Aragon contre Hemingway
André Marty et les Brigades internationales
Aragon contre Hemingway
Texte de Françoise Blum
On trouve également dans le fonds Marty des documents relatifs à une « affaire » qui agita tant l’AVER que la VALB. Irving Fajans, secrétaire exécutif de la VALB, après avoir édité un reprint du Volunteer, l’organe de la brigade, avait entrepris de composer une anthologie sur l’Espagne. Parmi ses textes devait figurer un extrait d’Hemingway. Fajans se heurta alors à une véritable levée de boucliers.

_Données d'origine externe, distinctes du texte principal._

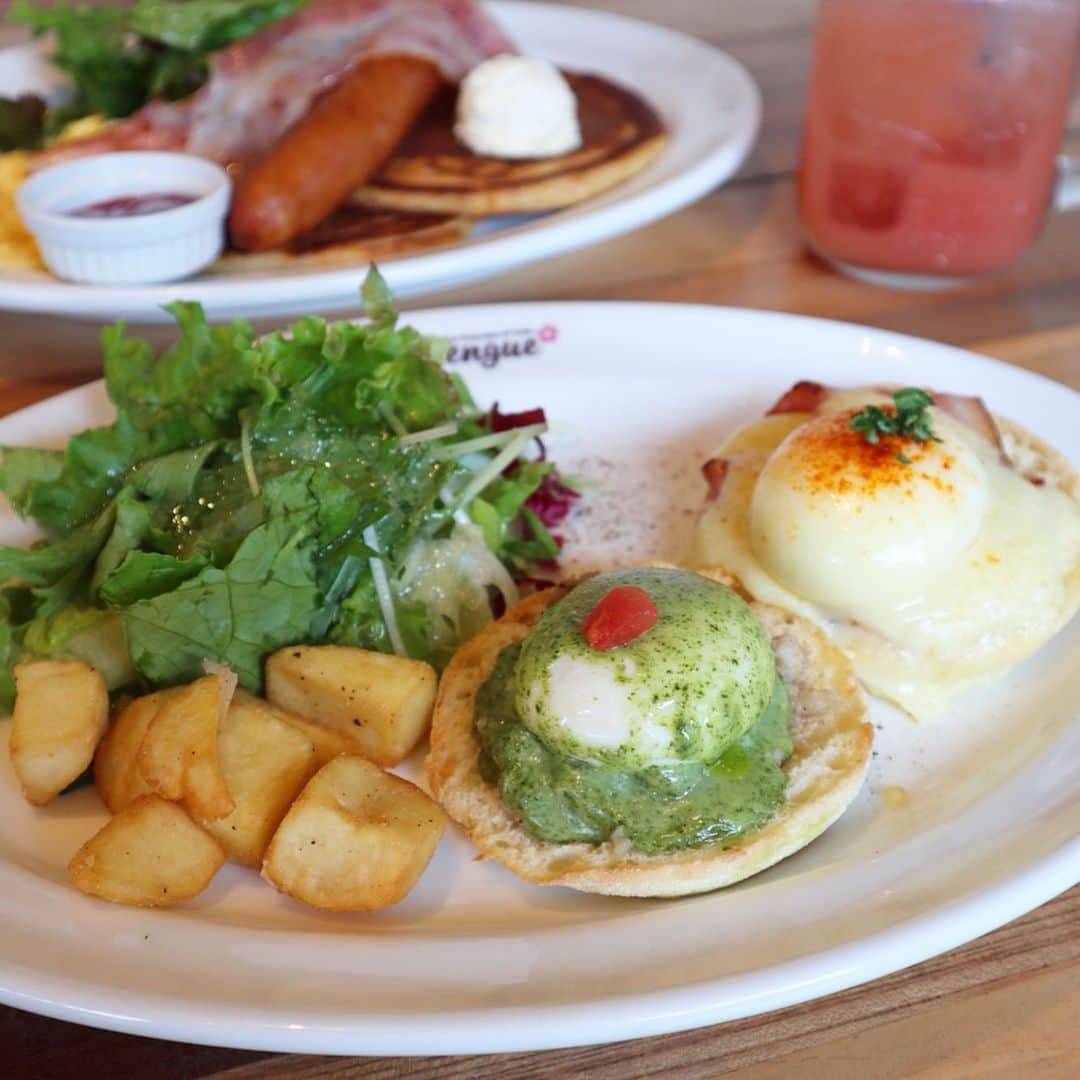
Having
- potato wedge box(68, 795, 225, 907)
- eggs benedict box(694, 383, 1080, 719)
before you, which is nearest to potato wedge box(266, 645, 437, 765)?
potato wedge box(68, 795, 225, 907)

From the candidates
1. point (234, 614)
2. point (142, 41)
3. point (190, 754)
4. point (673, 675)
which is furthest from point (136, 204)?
point (673, 675)

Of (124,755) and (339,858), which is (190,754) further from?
(339,858)

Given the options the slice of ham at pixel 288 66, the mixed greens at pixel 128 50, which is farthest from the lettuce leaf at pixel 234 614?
the mixed greens at pixel 128 50

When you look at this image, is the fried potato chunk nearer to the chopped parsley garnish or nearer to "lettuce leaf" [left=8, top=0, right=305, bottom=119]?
the chopped parsley garnish

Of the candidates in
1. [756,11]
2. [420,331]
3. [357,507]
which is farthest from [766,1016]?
[756,11]

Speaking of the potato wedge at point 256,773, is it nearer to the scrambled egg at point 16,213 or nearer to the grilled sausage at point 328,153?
the grilled sausage at point 328,153

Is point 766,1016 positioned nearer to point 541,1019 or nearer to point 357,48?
point 541,1019
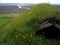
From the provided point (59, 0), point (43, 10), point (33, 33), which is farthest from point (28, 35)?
point (59, 0)

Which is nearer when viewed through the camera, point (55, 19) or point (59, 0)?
point (55, 19)

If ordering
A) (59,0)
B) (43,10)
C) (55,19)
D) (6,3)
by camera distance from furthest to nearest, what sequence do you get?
(6,3) < (59,0) < (43,10) < (55,19)

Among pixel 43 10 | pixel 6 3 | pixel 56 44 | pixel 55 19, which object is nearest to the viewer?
pixel 56 44

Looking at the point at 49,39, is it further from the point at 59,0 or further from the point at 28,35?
the point at 59,0

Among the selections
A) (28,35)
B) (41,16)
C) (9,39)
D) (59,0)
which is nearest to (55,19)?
(41,16)

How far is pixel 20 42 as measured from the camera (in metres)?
8.52

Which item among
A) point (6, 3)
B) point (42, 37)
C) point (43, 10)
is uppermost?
point (43, 10)

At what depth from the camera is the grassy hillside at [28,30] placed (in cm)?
852

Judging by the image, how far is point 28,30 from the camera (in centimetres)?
898

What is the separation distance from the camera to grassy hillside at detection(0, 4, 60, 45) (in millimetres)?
8523

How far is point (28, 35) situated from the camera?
28.5 ft

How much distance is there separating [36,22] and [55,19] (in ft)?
2.35

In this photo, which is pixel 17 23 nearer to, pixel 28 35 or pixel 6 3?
pixel 28 35

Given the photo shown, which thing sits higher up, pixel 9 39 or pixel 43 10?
pixel 43 10
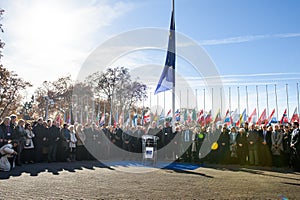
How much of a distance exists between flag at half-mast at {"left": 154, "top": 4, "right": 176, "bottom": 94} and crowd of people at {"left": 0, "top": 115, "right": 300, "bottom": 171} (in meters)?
2.37

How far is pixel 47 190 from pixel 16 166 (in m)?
5.97

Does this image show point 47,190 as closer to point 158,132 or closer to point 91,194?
point 91,194

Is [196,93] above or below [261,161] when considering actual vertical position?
above

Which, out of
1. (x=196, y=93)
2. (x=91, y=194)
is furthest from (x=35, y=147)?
(x=196, y=93)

D’une part Aragon, à qui il avait également demandé l’autorisation d’inclure dans le volume le poème « Santa Espina »(qui avait été publié dans le Crève-Cœur en avril 1941) refusa de « cohabiter » avec Hemingway. Les explications de Fajans n’y firent rien, même quand celui-ci fit remarquer qu’avaient été exclus du volume tous les textes écrits par des « anti-rouges » tels Malraux, Koestler ou Dos Passos, et qu’il s’agissait de présenter un front uni. Fajans fut mis en minorité au sein même de la VALB, du fait des pressions du parti communiste américain. Il en démissionna alors. Il se signala ensuite par une brillante carrière de documentariste. On lui doit notamment le film devenu célèbre Salt of the earth.
Que reprochaient donc Marty, Aragon, l’AVER et le parti communiste américain à Hemingway, qui avait, on le sait, pris parti pour la République espagnole et avait tiré de son séjour de reporter en Espagne un roman mondialement connu : For Whom the Bell Tolls ( Pour qui sonne le Glas), publié en 1940 ? On lui reprochait d’avoir dit du mal de Dolorès Ibarruri et d’André Marty. En fait, dans Pour qui sonne le glas, la Passionaria n’est pas vraiment malmenée et les quelques allusions à celle-ci qui y sont faites n’ont pu susciter une telle hargne contre Hemingway. En revanche, Marty, présenté sous le pseudonyme transparent de Massart, n’est pas épargné.
Citons quelques lignes d’une description effectivement peu tendre :
« Le vieil homme, grand et lourd, regarda Gomez en tendant le cou et le considéra avec attention, de ses yeux aqueux. Même ici, au front, à la lumière d’une ampoule électrique nue, et alors qu’il venait de faire une course en auto découverte dans le froid de la nuit, son visage gris avait un air de décrépitude. Son visage avait l’air d’être modelé dans ces débris qu’on trouve sous les pattes des très vieux lions.
…Qu’est-ce qu’il a ? demanda Gomez à l’un des gardes.
Esta loco, dit le garde, il est fou.
Non. C’est un personnage politique très important, dit Gomez. Il est commissaire des Brigades internationales.
A pesar de eso, esta loco, dit le caporal. Tout de même il est fou…. »
Fou, et gravement paranoïaque d’après le récit d’Hemingway.
Il y avait là de quoi ne pas pardonner à Hemingway !
The Hearth Of Spain fut finalement publié, avec Aragon et sans Hemingway : The Heart of Spain, Alvah Bessie ed., 1952.